8 shows a conventional general CRT. The CRT 1 has a neck portion 3 having an electron gun 2, a funnel portion 5 provided with a deflection electrode 4 for deflecting an electron beam emitted from the neck portion 3, and the electron beam. It has the panel part 6 to which the fluorescent substance which excites-emission light is deposited.

9 is a conventional electron gun 2 used in a conventional general CRT 1. The electron gun 2 has a heat-dissipating cathode 7 for heating the oxide layer with a heater, an extraction electrode 8 and a focusing electrode 9.

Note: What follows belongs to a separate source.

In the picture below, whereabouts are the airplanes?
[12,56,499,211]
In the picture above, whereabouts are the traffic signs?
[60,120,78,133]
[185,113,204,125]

According to the CRT 1 configured as described above, the electron beam emitted and focused from the electron gun 2 of the neck portion is guided to the predetermined position of the panel portion 6 by the deflection electrode 4 of the funnel portion 5. As a result, the fluorescent surface is excited to emit light, and desired display is performed.

According to the CRT using the conventional electron gun, the following problems exist.

(1) Since the cathode of the conventional electron gun was a heat radiation type, a heater power source for heating the heater was required.

(2) It took some time until the electron beam was obtained after the heater power was turned ON.

(3) Since the lifetime of the heater of the electron gun is short, long life CRT was impossible.

(4) An electron source for emitting an electron beam of high current density could not be obtained.

(5) Since the diameter of the electron generating part of the electron gun was several mm in diameter, if the beam was focused to a certain degree or less by the electron lens system, distortion would occur in the beam shape due to aberration and electron density within the beam diameter. Nonuniformity is likely to occur.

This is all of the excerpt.